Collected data
------------------------------------
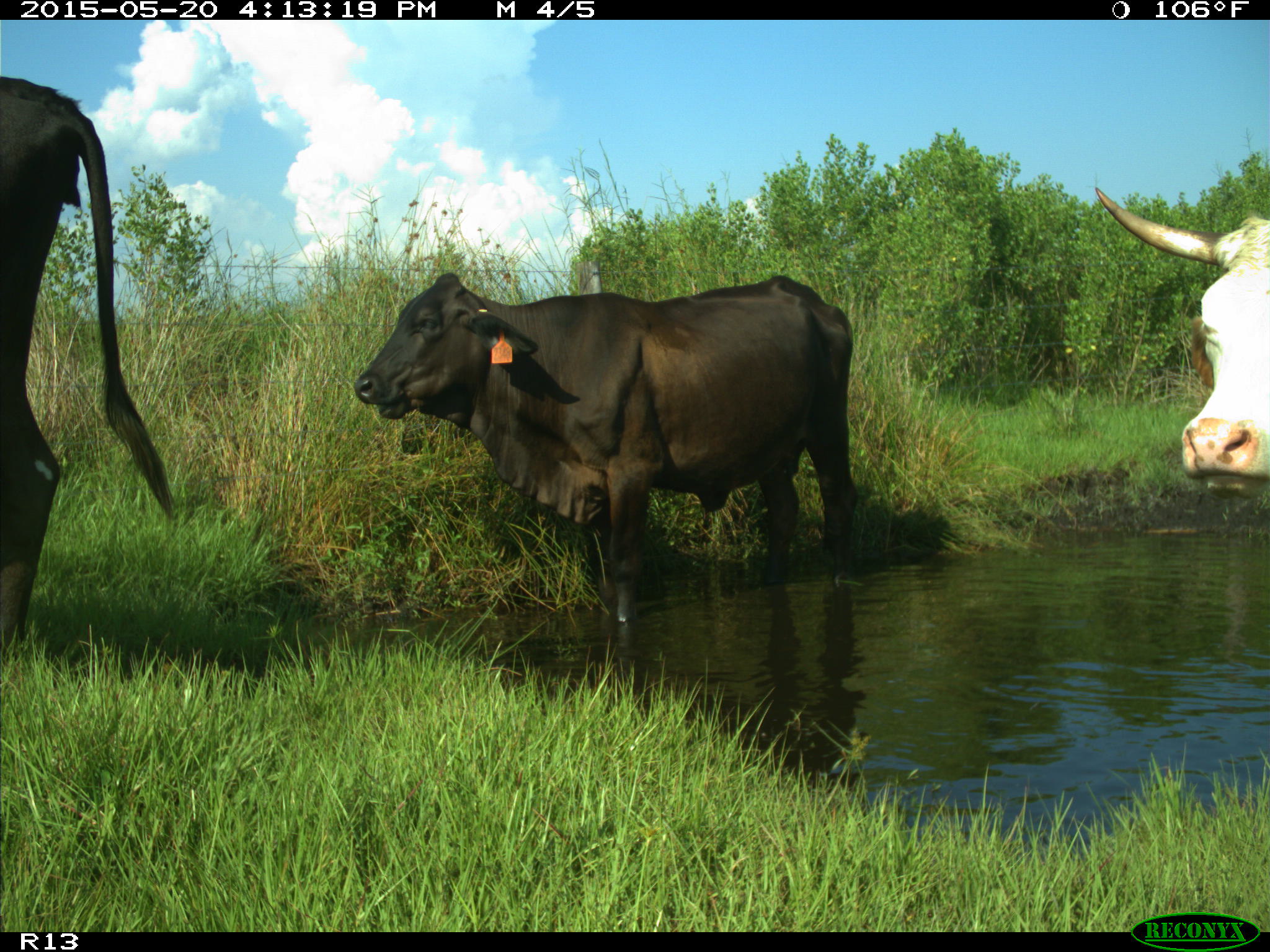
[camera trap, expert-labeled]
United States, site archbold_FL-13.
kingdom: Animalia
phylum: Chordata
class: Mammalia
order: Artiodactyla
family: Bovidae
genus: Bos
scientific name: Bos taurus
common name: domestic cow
------------------------------------
Would it be possible to print the records above verbatim, pictures omitted?

[camera trap, expert-labeled]
United States, site archbold_FL-13.
kingdom: Animalia
phylum: Chordata
class: Mammalia
order: Artiodactyla
family: Bovidae
genus: Bos
scientific name: Bos taurus
common name: domestic cow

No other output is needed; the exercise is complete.